Portfolio Selection with Robust Estimation
成果类型:
Article
署名作者:
DeMiguel, Victor; Nogales, Francisco J.
署名单位:
University of London; London Business School; Universidad Carlos III de Madrid
刊物名称:
OPERATIONS RESEARCH
ISSN/ISSBN:
0030-364X
DOI:
10.1287/opre.1080.0566
发表日期:
2009
页码:
560-577
关键词:
摘要:
Mean-variance portfolios constructed using the sample mean and covariance matrix of asset returns perform poorly out of sample due to estimation error.
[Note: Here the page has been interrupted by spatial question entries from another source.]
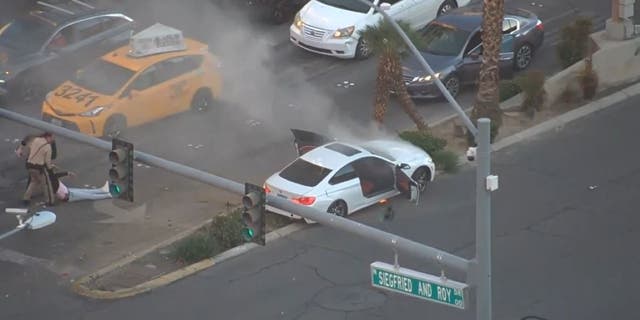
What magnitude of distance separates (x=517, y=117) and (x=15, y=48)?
1256 centimetres

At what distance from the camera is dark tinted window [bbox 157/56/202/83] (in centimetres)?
3039

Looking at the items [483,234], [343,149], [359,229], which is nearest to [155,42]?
[343,149]

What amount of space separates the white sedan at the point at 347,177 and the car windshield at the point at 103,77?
18.3 feet

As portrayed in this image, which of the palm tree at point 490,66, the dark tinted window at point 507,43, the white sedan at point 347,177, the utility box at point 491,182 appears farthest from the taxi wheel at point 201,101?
the utility box at point 491,182

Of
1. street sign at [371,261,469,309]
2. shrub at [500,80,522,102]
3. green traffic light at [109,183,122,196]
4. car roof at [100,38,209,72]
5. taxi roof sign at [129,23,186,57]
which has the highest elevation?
green traffic light at [109,183,122,196]

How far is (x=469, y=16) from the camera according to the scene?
32.6 meters

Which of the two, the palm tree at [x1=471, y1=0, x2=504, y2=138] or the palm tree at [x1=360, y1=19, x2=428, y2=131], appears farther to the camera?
the palm tree at [x1=471, y1=0, x2=504, y2=138]

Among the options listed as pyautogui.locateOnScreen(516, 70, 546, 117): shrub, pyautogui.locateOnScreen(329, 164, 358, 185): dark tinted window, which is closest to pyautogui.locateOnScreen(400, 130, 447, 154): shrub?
pyautogui.locateOnScreen(329, 164, 358, 185): dark tinted window

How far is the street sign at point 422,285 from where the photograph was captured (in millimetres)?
14797

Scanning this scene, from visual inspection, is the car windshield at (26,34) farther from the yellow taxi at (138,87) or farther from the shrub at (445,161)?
the shrub at (445,161)

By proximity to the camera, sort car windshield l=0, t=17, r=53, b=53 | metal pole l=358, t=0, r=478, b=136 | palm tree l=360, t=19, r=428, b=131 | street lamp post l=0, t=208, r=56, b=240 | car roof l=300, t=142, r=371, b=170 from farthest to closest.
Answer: car windshield l=0, t=17, r=53, b=53 → palm tree l=360, t=19, r=428, b=131 → car roof l=300, t=142, r=371, b=170 → street lamp post l=0, t=208, r=56, b=240 → metal pole l=358, t=0, r=478, b=136

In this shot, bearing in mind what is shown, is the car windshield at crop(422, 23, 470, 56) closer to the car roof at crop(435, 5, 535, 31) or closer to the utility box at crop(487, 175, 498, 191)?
the car roof at crop(435, 5, 535, 31)

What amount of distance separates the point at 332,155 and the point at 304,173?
28.1 inches

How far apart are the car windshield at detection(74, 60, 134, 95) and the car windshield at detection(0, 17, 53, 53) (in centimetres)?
242
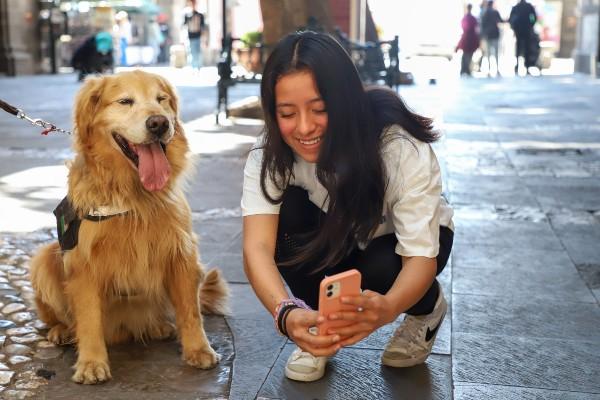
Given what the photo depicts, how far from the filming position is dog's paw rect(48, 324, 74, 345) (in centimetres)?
376

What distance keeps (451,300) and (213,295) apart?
1239 millimetres

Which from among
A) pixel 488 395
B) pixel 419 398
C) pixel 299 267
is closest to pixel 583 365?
pixel 488 395

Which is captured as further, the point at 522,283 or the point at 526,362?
the point at 522,283

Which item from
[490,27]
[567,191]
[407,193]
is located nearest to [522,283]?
[407,193]

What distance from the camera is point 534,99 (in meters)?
16.0

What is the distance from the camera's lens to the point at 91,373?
3377 millimetres

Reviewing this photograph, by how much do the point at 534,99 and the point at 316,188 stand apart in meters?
13.6

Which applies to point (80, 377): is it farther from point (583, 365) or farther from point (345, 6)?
point (345, 6)

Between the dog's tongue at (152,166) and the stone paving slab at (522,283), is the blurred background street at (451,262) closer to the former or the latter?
the stone paving slab at (522,283)

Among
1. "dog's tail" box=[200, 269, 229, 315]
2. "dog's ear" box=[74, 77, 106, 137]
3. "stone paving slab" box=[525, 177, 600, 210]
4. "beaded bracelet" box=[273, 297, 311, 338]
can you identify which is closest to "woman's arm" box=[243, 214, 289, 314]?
"beaded bracelet" box=[273, 297, 311, 338]

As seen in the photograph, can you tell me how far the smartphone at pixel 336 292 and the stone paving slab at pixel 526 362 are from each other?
0.98 m

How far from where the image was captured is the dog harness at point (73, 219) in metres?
3.46

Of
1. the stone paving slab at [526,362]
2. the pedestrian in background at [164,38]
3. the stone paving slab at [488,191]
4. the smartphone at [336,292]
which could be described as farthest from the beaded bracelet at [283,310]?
the pedestrian in background at [164,38]

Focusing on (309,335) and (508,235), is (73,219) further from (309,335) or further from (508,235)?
(508,235)
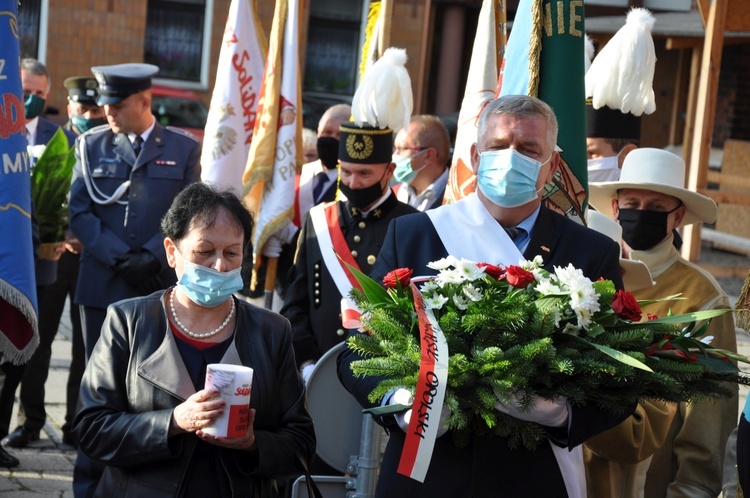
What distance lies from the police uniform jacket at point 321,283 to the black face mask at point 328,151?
145 cm

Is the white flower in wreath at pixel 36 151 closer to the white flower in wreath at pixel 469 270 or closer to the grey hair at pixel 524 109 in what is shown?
the grey hair at pixel 524 109

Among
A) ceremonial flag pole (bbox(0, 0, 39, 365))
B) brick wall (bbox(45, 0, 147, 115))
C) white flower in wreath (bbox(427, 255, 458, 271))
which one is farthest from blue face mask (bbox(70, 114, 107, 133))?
brick wall (bbox(45, 0, 147, 115))

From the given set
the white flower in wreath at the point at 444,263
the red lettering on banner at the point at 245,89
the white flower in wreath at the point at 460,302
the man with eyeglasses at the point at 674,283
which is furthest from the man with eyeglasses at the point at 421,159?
the white flower in wreath at the point at 460,302

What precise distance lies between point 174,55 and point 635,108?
16.3 metres

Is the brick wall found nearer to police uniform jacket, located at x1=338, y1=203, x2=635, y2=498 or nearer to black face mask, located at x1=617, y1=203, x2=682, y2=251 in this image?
black face mask, located at x1=617, y1=203, x2=682, y2=251

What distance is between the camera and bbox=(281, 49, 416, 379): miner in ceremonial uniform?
18.7 ft

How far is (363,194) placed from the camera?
228 inches

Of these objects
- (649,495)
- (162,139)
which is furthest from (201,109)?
(649,495)

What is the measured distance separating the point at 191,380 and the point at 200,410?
0.30m

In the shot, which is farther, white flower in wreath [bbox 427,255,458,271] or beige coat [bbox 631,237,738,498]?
beige coat [bbox 631,237,738,498]

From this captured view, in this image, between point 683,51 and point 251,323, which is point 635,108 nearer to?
point 251,323

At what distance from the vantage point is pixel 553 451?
3.24m

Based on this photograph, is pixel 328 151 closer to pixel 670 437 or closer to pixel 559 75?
pixel 559 75

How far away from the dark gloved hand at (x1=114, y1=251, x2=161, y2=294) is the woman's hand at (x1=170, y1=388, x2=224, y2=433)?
10.7 feet
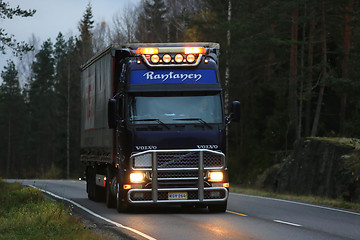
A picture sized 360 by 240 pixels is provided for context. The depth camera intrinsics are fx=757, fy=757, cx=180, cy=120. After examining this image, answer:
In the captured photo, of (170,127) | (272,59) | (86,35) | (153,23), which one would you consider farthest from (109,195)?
(86,35)

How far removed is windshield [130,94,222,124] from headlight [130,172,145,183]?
47.8 inches

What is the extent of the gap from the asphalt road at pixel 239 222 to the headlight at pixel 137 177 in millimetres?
838

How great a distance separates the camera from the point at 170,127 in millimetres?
17641

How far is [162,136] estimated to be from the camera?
57.6ft

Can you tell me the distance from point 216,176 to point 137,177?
186 centimetres

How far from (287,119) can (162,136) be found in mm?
25774

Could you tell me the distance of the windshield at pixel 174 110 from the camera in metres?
17.7

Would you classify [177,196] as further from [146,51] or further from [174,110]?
[146,51]

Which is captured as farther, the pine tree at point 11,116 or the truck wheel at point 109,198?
the pine tree at point 11,116

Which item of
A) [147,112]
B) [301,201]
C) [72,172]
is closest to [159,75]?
[147,112]

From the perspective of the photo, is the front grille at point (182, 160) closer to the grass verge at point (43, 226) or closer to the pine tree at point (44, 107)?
the grass verge at point (43, 226)

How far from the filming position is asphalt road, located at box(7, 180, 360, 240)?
45.3ft

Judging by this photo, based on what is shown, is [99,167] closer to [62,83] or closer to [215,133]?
[215,133]

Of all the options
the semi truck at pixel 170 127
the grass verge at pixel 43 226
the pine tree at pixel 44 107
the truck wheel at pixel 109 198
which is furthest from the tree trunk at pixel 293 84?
the pine tree at pixel 44 107
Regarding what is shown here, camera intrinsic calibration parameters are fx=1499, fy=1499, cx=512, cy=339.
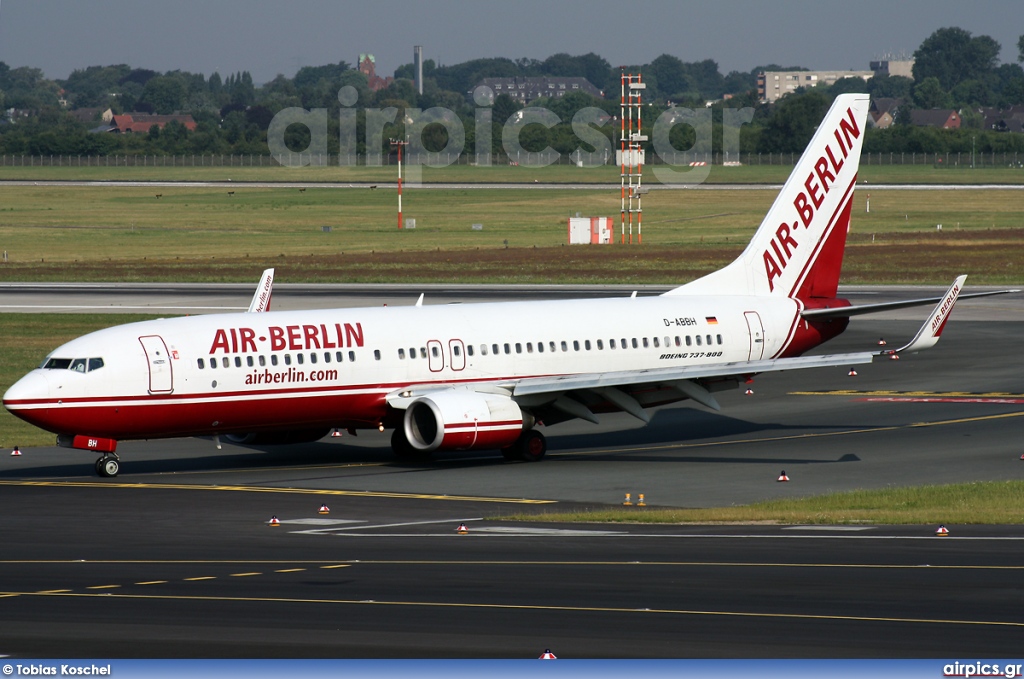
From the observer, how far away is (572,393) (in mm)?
42125

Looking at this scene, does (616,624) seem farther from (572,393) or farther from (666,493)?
(572,393)

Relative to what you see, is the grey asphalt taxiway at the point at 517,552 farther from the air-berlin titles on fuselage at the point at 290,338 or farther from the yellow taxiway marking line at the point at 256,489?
the air-berlin titles on fuselage at the point at 290,338

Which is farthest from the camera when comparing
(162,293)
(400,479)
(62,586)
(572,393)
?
(162,293)

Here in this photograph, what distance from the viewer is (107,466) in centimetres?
3884

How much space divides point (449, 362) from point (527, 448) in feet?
10.7

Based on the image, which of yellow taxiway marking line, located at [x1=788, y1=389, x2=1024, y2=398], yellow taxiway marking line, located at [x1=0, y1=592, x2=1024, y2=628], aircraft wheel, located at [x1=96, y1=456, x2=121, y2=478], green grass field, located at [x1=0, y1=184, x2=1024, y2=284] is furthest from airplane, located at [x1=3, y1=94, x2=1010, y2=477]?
green grass field, located at [x1=0, y1=184, x2=1024, y2=284]

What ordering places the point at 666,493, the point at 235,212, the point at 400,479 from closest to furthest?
the point at 666,493
the point at 400,479
the point at 235,212

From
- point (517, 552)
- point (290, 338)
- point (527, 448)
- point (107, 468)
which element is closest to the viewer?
point (517, 552)

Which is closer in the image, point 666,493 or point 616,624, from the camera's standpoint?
point 616,624

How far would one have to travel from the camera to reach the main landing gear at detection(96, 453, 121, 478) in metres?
38.8

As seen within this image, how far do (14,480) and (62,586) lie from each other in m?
14.9

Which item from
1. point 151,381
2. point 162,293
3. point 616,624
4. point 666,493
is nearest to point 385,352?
point 151,381

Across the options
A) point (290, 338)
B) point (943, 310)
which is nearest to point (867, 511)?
point (943, 310)

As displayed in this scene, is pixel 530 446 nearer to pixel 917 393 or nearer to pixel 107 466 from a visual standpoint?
pixel 107 466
Moreover, it is commonly accepted that estimation error in the sample mean is much larger than in the sample covariance matrix. For this reason, researchers have recently focused on the minimum-variance portfolio, which relies solely on estimates of the covariance matrix, and thus usually performs better out of sample. However, even the minimum-variance portfolios are quite sensitive to estimation error and have unstable weights that fluctuate substantially over time. In this paper, we propose a class of portfolios that have better stability properties than the traditional minimum-variance portfolios. The proposed portfolios are constructed using certain robust estimators and can be computed by solving a single nonlinear program, where robust estimation and portfolio optimization are performed in a single step. We show analytically that the resulting portfolio weights are less sensitive to changes in the asset-return distribution than those of the traditional portfolios. Moreover, our numerical results on simulated and empirical data confirm that the proposed portfolios are more stable than the traditional minimum-variance portfolios, while preserving (or slightly improving) their relatively good out-of-sample performance.